- Date: August 18, 2023 – September 11, 2023;
- Location: Near Medical Lake, Spokane County, Washington, US
- Coordinates: 47°32′24″N 117°43′52″W﻿ / ﻿47.54000°N 117.73111°W

Statistics
- Burned area: 10,085 acres (4,081 ha)

Impacts
- Deaths: 1
- Structures lost: 240
- Cost: $60 million (2023 USD)

Ignition
- Cause: Sparks from faulty light owned by Inland Power

Map
- Perimeter of Gray Fire (map data)

= Gray Fire =

2023 wildfire in Washington, U.S.

The Gray Fire was a wildfire in Spokane County, Washington, United States. It began near Medical Lake at about 12:27 pm on August 18, 2023. As of 1 September 2023, the fire had burned 10085 acre and was 100% contained. In addition to burning 259 structures, the death of one person was determined to be connected to the fire.

== History ==

=== August ===
The Gray Fire began near Medical Lake at about 12:27 pm on August 18, 2023. The following day it grew to 9500 acre. That same day the fire reached 10% containment.

On August 20, the burned area reached 10014 acre, while containment remained at 10%.

On August 22, containment increased to 48% (mainly due in part to the rain that day which allowed authorities to evaluate damage to structures), while the burned area slightly increased to 10016 acre. Later the same day all evacuations in Medical Lake were lowered to Level 2 with only one area in the unincorporated area of Four Lakes still under a Level 3 evacuation.

On August 24, containment further increased to 58%. Interstate 90 was re-opened on both sides. Washington State Route 904 and Washington State Route 902 were also re-opened that same day.

On August 25, containment increased to 68%.

On August 26, containment increased to 73% and the burned area only grew to 10,085 acres (4,081 ha).

On August 27, containment reached 85% while the burned area remained the same.

September

On September 1, fire containment reached to 97% with the burned area remaining the same.
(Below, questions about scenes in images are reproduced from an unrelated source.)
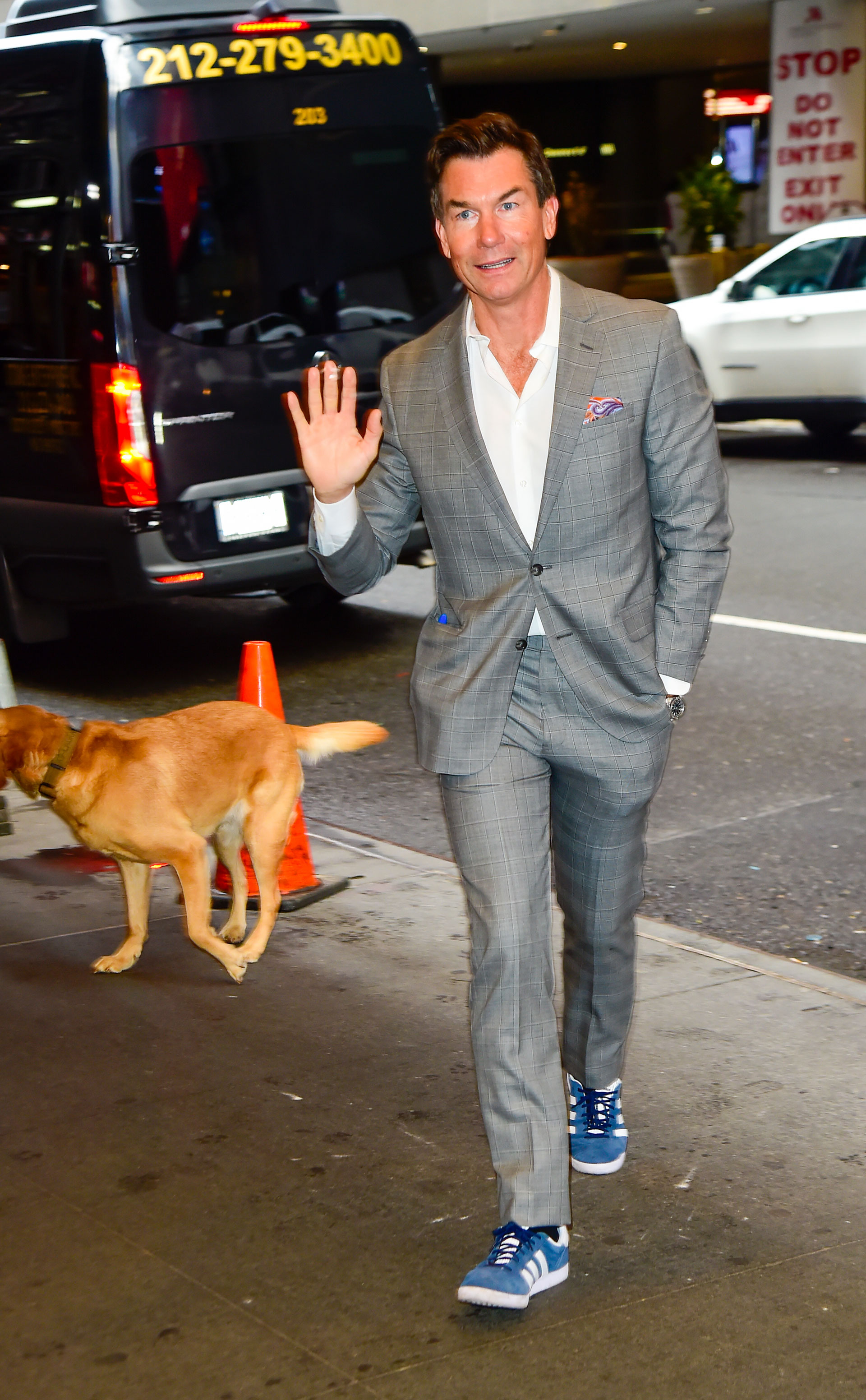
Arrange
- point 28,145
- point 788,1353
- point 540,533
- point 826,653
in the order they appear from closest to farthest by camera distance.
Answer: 1. point 788,1353
2. point 540,533
3. point 28,145
4. point 826,653

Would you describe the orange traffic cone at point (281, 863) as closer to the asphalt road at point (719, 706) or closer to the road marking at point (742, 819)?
the asphalt road at point (719, 706)

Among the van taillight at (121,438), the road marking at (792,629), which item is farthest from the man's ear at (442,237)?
the road marking at (792,629)

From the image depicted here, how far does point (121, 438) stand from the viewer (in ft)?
25.3

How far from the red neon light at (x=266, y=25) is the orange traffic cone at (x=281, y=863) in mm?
3559

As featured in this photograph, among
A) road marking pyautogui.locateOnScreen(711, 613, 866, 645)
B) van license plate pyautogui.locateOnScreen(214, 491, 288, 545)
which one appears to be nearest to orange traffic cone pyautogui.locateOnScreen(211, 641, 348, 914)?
van license plate pyautogui.locateOnScreen(214, 491, 288, 545)

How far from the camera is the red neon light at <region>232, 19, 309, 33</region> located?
26.0 ft

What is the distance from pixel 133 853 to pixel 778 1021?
5.90ft

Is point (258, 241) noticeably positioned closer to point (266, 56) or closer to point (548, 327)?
point (266, 56)

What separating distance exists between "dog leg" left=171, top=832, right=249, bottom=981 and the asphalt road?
52.7 inches

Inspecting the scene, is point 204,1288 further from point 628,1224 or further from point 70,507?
point 70,507

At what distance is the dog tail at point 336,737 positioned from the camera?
513 centimetres

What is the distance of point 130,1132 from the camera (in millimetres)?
4008

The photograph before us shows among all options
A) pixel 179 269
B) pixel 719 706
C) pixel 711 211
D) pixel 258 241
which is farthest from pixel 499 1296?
pixel 711 211

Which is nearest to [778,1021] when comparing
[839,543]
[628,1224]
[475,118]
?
[628,1224]
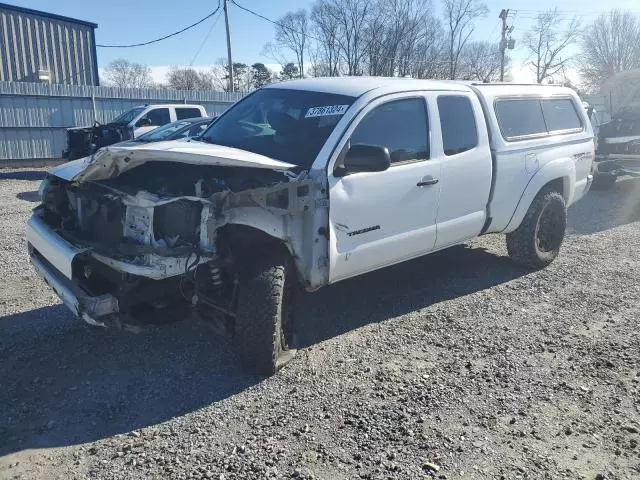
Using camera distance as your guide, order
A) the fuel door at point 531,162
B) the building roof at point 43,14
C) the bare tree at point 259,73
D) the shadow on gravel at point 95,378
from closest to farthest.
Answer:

Later that day, containment reached to 100%

== Cause ==
The cause of the Gray Fire was determined to be a faulty Inland Power and Light Company outdoor light. On September 26, 2023, two lawsuits had been filed against Inland Power and Light Company due to the damage caused by Gray Fire .

== Impact ==
=== Closures and evacuations ===
Level 3 evacuation orders were issued for the city of Medical Lake and the unincorporated community of Four Lakes on August 18. Level 2 evacuations were also issued for the city of Cheney that same day. An evacuation shelter was opened at Spokane Falls Community College. Lakeland Village residents and staff were evacuated to Eastern State Hospital. They were able to return later that night.

Interstate 90 from milepost 257 to milepost 270 and the entirery of State Route 902 were closed on August 18 due to the fire.

=== Damage ===
By August 21, the fire had burned 265 structures and one person died due to the fire. Another person also died from the nearby Oregon Fire. Additionally at least 850 mixed residential buildings were threatened by the fire.

=== Air Pollution ===
Smoke primarily from wildfires burning in Canada, as well as the Gray Fire and two other fires in Spokane County caused Spokane, Washington to have the worst air quality in the United States for two days, on August 19 and August 20. Air quality index levels reached a peak level of 511 in Spokane in the morning of August 20.

=== Political ===
In response to the Gray Fire and 2 other fires, the Spokane County Board of Commissioners issued a county-wide state of emergency declaration for Spokane County allowing state and federal assistance to come into Spokane County. Washington Governor Jay Inslee also issued a state of emergency for the fires which allows further assistance along with the activation of the Washington National Guard to assist in containment of the fires.

On August 20, the Washington state government's request to the Federal Emergency Management Agency (FEMA) for a Fire Management Assistance Grant was approved. The grant provides federal funds primarily to help with various firefighting costs.